Table 2 Scenario 2: Read only customer and order entities

The lines in Table 2 in grey show load options optimized for read-only scenarios, with the traditional DataSet implementation included for reference. Given the data for both scenarios several important observations can be made:

  1. Compilation of a query on a simple object graph has little impact to the performance of the query
  2. The object graph depth at which optimizations are performed matters significantly
  3. Not registering objects with the change tracker affects overall performance significantly
  4. Optimized correctly, LINQ to SQL performance meets expectations

In the first observation, we see that for scenario the second query compilation positively affects the performance of data loading such that when the query is compiled into a variable, along with any methods required, for later use. When the resulting expression is invoked, the cost for preparing the object graph and associated methods has already been performed (some elements of the query can be changed for variables), but no jitting is performed, resulting in gains of over 85.6% when compared to a straight LINQ to SQL implementation.

Additionally we find that the level that the data load options are placed in the object graph dramatically affects the performance of the query. The leading LINQ to SQL scenario has optimizations placed on the relationship between the Customer entity and the SalesOrderDetails entity such that when a Customer entity is loaded so are the related sales order headers, the order details, and the resulting products. Table 2 shows the outcome of placing the load optimization on the details resulting in a performance increase over other LINQ to SQL methods with different or no optimizations.

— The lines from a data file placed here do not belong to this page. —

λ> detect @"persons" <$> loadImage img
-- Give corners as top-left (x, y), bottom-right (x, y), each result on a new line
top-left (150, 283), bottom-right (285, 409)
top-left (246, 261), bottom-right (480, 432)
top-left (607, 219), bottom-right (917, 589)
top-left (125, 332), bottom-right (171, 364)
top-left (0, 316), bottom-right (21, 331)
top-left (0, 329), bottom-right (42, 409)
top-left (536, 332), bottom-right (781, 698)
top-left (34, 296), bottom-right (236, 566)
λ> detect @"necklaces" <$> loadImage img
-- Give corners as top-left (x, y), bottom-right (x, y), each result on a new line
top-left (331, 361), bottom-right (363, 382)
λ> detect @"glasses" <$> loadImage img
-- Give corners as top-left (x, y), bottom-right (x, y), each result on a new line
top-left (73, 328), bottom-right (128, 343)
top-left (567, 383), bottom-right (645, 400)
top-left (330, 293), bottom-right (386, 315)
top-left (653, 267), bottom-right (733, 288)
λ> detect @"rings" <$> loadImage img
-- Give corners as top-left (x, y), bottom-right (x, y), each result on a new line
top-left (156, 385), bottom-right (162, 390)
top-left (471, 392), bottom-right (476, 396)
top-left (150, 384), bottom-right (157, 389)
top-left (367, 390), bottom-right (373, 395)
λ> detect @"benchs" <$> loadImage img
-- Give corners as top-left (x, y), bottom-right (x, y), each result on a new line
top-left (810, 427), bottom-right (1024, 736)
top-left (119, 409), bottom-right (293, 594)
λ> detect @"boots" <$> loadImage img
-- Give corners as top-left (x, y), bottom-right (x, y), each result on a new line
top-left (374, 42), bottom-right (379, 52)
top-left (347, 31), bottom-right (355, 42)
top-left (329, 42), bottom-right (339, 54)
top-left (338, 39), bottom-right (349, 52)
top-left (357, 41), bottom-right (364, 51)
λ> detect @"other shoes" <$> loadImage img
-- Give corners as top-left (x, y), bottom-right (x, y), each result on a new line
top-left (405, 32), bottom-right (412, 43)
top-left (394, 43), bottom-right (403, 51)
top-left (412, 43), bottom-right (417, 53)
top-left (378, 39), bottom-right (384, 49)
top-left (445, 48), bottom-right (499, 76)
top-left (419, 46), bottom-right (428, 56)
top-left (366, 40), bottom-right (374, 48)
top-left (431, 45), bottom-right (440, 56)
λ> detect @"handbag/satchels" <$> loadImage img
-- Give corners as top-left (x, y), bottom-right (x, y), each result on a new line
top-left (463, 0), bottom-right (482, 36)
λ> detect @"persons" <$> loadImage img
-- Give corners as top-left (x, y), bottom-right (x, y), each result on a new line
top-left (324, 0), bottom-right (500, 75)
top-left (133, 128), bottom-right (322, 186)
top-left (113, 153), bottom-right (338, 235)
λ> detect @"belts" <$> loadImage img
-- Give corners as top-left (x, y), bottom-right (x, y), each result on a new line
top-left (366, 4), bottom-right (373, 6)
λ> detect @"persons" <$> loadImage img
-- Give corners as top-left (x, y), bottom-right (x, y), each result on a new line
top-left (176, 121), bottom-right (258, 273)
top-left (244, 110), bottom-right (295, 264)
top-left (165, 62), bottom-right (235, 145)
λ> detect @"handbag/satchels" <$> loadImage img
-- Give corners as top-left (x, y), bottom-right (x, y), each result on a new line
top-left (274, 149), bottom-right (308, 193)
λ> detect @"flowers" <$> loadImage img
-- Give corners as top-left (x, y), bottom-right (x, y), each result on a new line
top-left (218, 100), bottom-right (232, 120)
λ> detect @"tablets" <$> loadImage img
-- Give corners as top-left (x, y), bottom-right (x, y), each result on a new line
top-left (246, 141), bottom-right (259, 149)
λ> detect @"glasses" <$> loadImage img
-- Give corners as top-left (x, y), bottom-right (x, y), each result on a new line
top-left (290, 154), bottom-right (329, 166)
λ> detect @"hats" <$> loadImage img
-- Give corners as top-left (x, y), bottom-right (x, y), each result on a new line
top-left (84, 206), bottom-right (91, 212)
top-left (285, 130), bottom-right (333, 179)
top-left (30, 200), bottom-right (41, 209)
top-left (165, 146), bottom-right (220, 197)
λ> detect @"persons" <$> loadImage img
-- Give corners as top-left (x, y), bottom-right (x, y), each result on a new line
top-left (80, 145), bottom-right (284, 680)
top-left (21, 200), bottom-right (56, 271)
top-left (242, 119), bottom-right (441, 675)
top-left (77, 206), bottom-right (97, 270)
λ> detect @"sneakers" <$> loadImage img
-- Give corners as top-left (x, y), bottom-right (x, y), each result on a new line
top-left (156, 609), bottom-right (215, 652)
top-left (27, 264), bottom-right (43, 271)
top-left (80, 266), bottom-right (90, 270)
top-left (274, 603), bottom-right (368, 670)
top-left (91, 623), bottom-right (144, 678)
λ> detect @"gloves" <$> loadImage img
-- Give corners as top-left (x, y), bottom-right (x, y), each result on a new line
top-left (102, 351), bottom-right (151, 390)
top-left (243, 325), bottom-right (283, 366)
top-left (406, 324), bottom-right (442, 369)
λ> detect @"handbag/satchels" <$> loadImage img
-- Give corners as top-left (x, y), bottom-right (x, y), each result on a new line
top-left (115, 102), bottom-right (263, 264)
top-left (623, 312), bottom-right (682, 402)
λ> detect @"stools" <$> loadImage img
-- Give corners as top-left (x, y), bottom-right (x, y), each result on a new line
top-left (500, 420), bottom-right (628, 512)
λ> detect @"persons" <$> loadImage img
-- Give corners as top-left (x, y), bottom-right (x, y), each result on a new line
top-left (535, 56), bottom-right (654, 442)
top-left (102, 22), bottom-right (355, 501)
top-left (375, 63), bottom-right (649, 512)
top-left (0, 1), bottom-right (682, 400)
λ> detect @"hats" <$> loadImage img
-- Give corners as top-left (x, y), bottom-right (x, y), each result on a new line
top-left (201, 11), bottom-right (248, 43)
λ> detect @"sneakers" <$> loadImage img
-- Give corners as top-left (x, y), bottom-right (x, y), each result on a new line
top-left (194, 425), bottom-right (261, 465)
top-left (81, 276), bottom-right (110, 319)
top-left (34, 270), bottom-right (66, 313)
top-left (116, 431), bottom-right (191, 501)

In the third observation, we also see that in instances where the context is not tracking object changes (and results are read-only) the code can execute faster, although in some instances not significantly. For the first scenario, toggling the change tracking feature resulted in about 7.5% performance gain. However, we also see that changing the query to use a projection, reducing the amount of data materialized, in addition to disabling change tracking, resulted in further gains—consistently exceeding the ADO.NET DataReader performance.

As another point of comparison, the two fastest implementations from ADO.NET and LINQ to SQL are below.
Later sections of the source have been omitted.